TV Slovenija / Kultura /  201. 1. 2020

Frank Ruda: »To čemur pravimo svoboda, je označevalec zatiranja«
Mladina / 24. 1. 2020
“A sense of freedom, I say, is nothing metaphysical but a forgotten everyday experience. Let’s say that we feel freedom in love. Or in great breakthroughs in art and science. For a while, we composed this way, now there is a new music and now we compose completely differently. This is how completely new spaces are being born for free thinking, new possibilities. I would say that these things have not always been present but have appeared. New spaces appear. Freedom is something that appears. And something with which I do something that appears. Key here is fatalism.
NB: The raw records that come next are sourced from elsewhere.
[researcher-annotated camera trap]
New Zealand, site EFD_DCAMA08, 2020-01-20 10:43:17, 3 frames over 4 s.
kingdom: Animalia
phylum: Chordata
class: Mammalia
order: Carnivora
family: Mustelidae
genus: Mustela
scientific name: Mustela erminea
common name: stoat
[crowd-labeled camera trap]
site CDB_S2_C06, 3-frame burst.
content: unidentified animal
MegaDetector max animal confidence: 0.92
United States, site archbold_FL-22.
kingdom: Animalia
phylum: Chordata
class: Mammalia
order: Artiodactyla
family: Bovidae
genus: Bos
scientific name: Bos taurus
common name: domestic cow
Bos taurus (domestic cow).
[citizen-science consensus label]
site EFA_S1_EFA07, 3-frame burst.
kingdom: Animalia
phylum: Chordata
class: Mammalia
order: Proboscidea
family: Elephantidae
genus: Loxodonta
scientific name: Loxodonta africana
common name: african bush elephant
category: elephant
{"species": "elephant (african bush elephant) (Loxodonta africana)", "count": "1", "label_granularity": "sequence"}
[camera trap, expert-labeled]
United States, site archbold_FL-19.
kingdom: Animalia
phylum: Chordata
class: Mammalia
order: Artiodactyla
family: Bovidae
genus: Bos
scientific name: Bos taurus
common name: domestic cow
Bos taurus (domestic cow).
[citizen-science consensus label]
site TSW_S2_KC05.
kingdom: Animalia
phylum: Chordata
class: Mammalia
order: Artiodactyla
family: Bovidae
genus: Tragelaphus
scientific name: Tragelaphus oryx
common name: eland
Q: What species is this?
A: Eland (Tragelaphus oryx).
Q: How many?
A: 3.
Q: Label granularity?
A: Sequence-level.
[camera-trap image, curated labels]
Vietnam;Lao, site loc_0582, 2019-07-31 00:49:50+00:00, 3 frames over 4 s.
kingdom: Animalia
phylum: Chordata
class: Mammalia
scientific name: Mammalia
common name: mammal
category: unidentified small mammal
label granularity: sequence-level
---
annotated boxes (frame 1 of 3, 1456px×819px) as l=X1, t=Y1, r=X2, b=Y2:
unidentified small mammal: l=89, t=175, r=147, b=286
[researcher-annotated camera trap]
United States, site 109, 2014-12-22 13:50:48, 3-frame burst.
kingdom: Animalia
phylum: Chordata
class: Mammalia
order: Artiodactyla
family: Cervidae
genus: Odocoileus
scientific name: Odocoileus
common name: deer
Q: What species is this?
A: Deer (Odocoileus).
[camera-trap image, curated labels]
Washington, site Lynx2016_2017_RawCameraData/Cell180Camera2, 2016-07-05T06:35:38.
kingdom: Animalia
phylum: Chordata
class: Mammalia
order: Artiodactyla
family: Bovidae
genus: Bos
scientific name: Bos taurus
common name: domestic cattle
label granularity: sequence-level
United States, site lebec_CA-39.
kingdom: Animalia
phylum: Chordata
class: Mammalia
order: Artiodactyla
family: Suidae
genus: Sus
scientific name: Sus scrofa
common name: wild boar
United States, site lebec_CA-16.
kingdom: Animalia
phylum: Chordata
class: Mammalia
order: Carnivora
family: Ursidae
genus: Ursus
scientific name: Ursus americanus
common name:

It is not in my hands how freedom appears” /…/ “If there is a philosophical moment anywhere in the world, then it is in Slovenia, in the Ljubljana School. The thought cultivated in Slovenia by Alenka Zupančič, Slavoj Žižek, Mladen Dolar, Rado Riha, Jelica Šumič, or Zdravko Kobe is something truly new. The Ljubljana Philosophical School managed to harness philosophy and psychoanalysis, it found a new recipe that is key for the understanding of German philosophy and psychoanalysis. And, yes, today, for a philosopher the fact that they are published in a Slovenian translation is one of the their highlights.”

Janez Markeš: Duševno življenje je pač scela determinirano / Zatiralska dimenzija svobode (spletni naslov)
Delo / 7. 4. 2020
Becoming aware of the truth causes the person to free from illusion and is brought to the truth
– to accepting the fact that they are determined. On this point, limited space (again
determinism) will make us stop and leave the readership to analyse the problem in greater
detail. Including the extremely interesting discussion on the fate of the genitalia as fate that is
anatomy. /…/ This is a good book, read it.

Frank Ruda: Virus nima političnega pomena. Ni ne reakcionaren ne emancipatoren
Delo / Sobotna priloga / 18. 7. 2020
“If freedom is something people are born with, it is something really natural, and yet nature is the kingdom of necessity. Physical laws rule nature, there is no room for freedom. If we believe freedom to be a natural given, we immediately come upon trouble. If we try to solve this trouble systematically – the way Hegel does – we discover that freedom is something that we absolutely cannot believe to be a natural given.”